Desfile no Museu Espanhol de Arte Contemporânea onde participa, entre outros, Agatha Ruiz de la Prada.
1982
Estreia do filme "Pepi, Luci, Bom y otras chicas del montón", o primeiro de Pedro Almodóvar e ícone da Movida, altamente controverso pelos temas taboo que aborda.
Alaska y los Pegamoides lançam o seu primeiro e único álbum, seu homónimo, antes de se separarem. Dão o seu concerto de despedida na Escuela de Caminos.
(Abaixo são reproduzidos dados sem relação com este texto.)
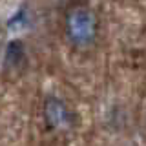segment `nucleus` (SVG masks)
Here are the masks:
<instances>
[{
    "instance_id": "obj_1",
    "label": "nucleus",
    "mask_w": 146,
    "mask_h": 146,
    "mask_svg": "<svg viewBox=\"0 0 146 146\" xmlns=\"http://www.w3.org/2000/svg\"><path fill=\"white\" fill-rule=\"evenodd\" d=\"M99 22L88 7H73L66 17V33L75 46H90L97 36Z\"/></svg>"
},
{
    "instance_id": "obj_2",
    "label": "nucleus",
    "mask_w": 146,
    "mask_h": 146,
    "mask_svg": "<svg viewBox=\"0 0 146 146\" xmlns=\"http://www.w3.org/2000/svg\"><path fill=\"white\" fill-rule=\"evenodd\" d=\"M44 117H46V124L49 128H66L71 122V113L68 106L64 104V100L57 97H49L46 100L44 106Z\"/></svg>"
},
{
    "instance_id": "obj_3",
    "label": "nucleus",
    "mask_w": 146,
    "mask_h": 146,
    "mask_svg": "<svg viewBox=\"0 0 146 146\" xmlns=\"http://www.w3.org/2000/svg\"><path fill=\"white\" fill-rule=\"evenodd\" d=\"M22 60H24V44L20 40H11L6 49V64L17 68Z\"/></svg>"
}]
</instances>
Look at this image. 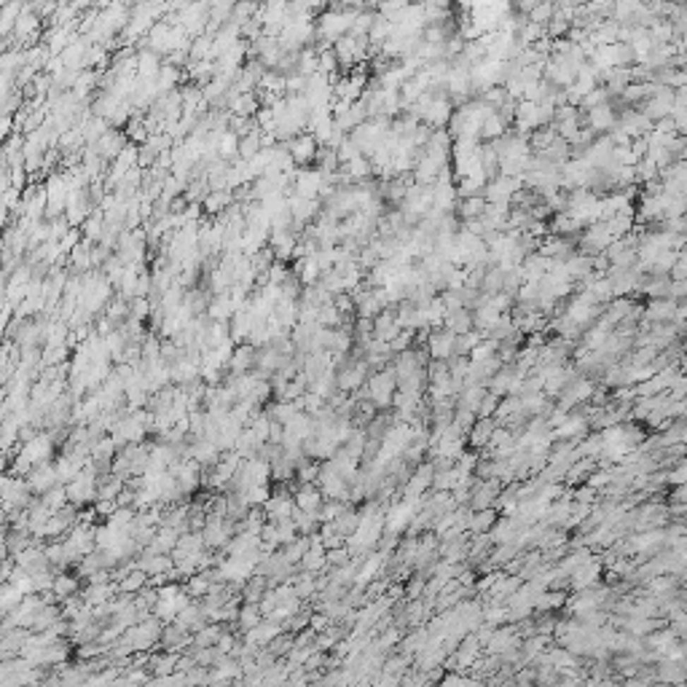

No RockOla, apresenta-se o grupo remodelado: Alaska y Dinarama.
1983-85
A MOVIDA afirma-se
A Movida começou a tornar-se visível e passou de fanzines para revistas sérias, de programas de rádio clandestinos à Radio Nacional de Espanha, dos discos DIY aos contratos com gravadoras. De repente, a Movida estava em todo o lado e alcançou até o maior meio: a televisão.
1983
Inauguram-se as salas El Salero e La Fiesta com um concurso de striptease organizado pela revista La Luna.
O programa de rádio Diario Pop celebra a sua primeira festa anual com Aviador Dro, Décima Víctima, Siniestro Total, Alaska y Los Pegamoides, Radio Futura e Derribos Arias.
1984
Saem os álbuns “La Ley del Desierto” (Radio Futura), “Cuatro Rosas” (Gabinete Caligari) e “Deseo Carnal” (Alaska y Dinarama).
Nasce a revista "Madrid me Mata", dirigida por Oscar Mariné.
1985-86
o fim DA MOVIDA
O tempo voou até 1985, quando os artistas que representavam esta época dourada alcançaram o êxito comercial.
A música era já mainstream e o cinema de Pedro Almodóvar um ícone para a nova cultura de Espanha, pelo que a Movida se converteu em marca comum e foi desvanecendo.
1985
Fecha o RockOla, considerado a catedral da Movida, quando se dá uma luta que termina em assessinato.
Celebra-se a Festa do Estudante com um concerto de 24 horas de duração e 48 grupos. A televisão espanhola transmite tudo em directo.
Alaska vende mais de meio milhão de exemplares do álbum “Deseo Carnal”.
Sai o LP “Hombres G”, do grupo homónimo.
Revistas como a Rolling Stone ou o New York Times dedicam amplas reportagens à Movida, fazendo eco do renascimento da cultura espanhola.
Pablo Pérez Mínguez, grande fotógrafo da Movida, apresenta na Galería Sen a sua exposição “Fotobsesión”.
Na moda, acontece um desfile de Francis Montesinos com Pedro Almodóvar e outros ícones da Movida como modelos.